┌──
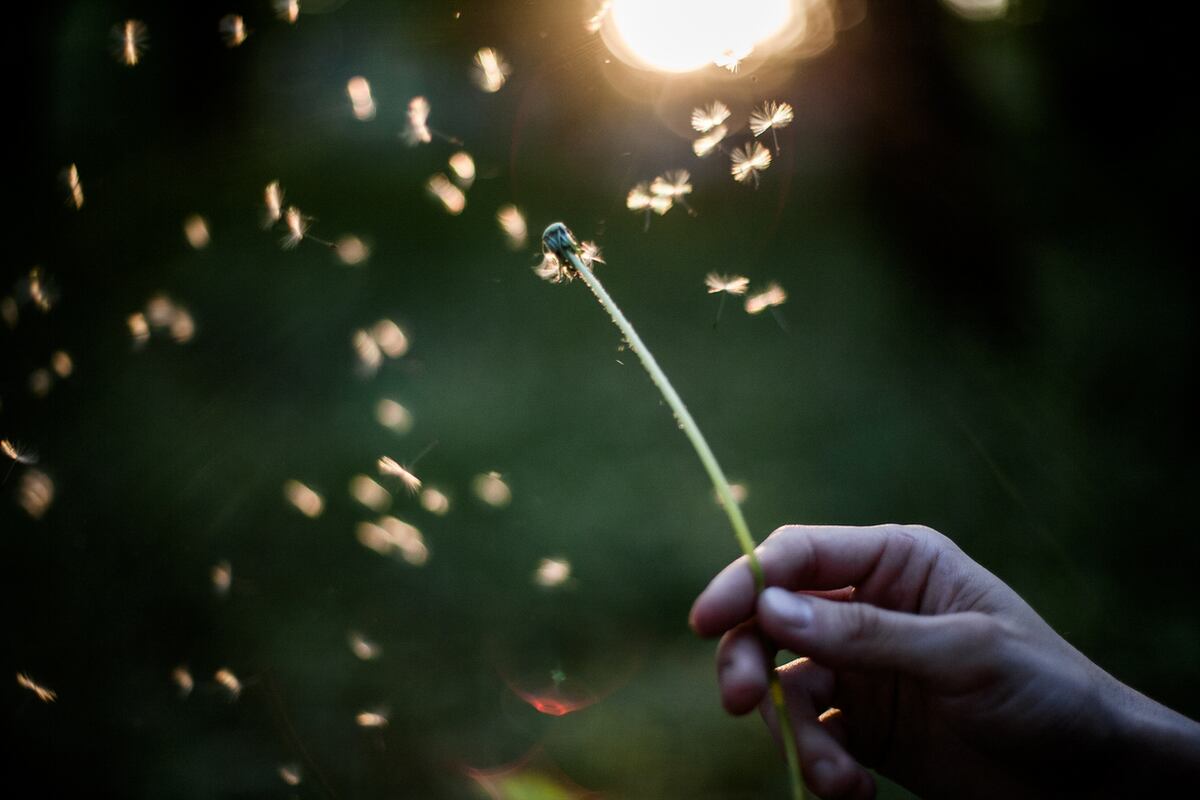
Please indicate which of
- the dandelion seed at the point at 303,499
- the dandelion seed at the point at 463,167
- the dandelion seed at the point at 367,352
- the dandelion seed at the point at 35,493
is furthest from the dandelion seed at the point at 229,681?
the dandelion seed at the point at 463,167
└──
┌──
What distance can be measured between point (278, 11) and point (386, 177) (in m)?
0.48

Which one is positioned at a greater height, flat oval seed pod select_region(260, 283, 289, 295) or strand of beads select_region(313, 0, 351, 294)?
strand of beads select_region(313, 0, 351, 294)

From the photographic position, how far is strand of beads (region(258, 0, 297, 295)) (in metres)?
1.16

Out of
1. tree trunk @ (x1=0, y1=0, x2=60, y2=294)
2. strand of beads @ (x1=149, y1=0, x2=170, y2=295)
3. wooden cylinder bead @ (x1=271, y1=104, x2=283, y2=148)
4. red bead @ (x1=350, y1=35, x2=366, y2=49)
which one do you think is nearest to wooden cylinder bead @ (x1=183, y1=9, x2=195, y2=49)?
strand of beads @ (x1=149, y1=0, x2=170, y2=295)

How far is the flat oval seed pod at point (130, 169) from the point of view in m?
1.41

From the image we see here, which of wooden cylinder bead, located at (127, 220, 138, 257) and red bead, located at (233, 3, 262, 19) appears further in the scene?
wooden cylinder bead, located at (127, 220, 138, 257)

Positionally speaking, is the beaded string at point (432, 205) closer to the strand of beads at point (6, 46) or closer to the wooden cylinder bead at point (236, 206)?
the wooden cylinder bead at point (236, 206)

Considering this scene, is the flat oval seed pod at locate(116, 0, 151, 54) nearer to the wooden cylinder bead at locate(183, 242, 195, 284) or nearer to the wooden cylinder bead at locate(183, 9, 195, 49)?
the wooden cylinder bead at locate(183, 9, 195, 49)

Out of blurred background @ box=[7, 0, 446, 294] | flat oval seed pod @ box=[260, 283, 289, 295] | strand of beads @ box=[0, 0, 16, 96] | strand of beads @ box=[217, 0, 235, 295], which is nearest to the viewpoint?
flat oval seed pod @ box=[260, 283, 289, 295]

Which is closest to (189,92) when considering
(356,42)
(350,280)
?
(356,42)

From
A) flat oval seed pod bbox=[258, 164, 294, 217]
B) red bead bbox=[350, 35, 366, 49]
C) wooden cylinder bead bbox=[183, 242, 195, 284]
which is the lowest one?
└──
Written request :: Echo back every line of the listing between the line holding "From the photographic" and the line holding "which is the lowest one?", inclusive, reproducing each one without any change.

Reply to the task ::
From the photographic position, how far is strand of beads (region(258, 0, 297, 295)) (in metres)?
1.16

Out of
1. tree trunk @ (x1=0, y1=0, x2=60, y2=294)
2. strand of beads @ (x1=149, y1=0, x2=170, y2=295)
3. wooden cylinder bead @ (x1=271, y1=104, x2=283, y2=148)
4. red bead @ (x1=350, y1=35, x2=366, y2=49)
which one do you think is nearest to wooden cylinder bead @ (x1=183, y1=9, x2=195, y2=49)?
strand of beads @ (x1=149, y1=0, x2=170, y2=295)

How far is the flat oval seed pod at point (130, 169) from the point of view in m?
1.41

From the image we see here, which of wooden cylinder bead, located at (127, 220, 138, 257) and red bead, located at (233, 3, 262, 19) appears further in the scene?
wooden cylinder bead, located at (127, 220, 138, 257)

Positionally speaking, is the beaded string at point (432, 205) closer to the strand of beads at point (6, 46) or closer to the wooden cylinder bead at point (236, 206)?
the wooden cylinder bead at point (236, 206)

Considering this scene, is the flat oval seed pod at locate(116, 0, 151, 54) nearer to the wooden cylinder bead at locate(183, 242, 195, 284) or nearer to the wooden cylinder bead at locate(183, 9, 195, 49)?
the wooden cylinder bead at locate(183, 9, 195, 49)

Out of blurred background @ box=[7, 0, 446, 294] | flat oval seed pod @ box=[260, 283, 289, 295] | strand of beads @ box=[0, 0, 16, 96] | strand of beads @ box=[217, 0, 235, 295], which is nearest to the viewpoint?
flat oval seed pod @ box=[260, 283, 289, 295]

Which is closest to (189,92) when considering
(356,42)
(350,280)
?
(356,42)

From
A) flat oval seed pod bbox=[258, 164, 294, 217]
B) red bead bbox=[350, 35, 366, 49]
C) wooden cylinder bead bbox=[183, 242, 195, 284]
which is the lowest one?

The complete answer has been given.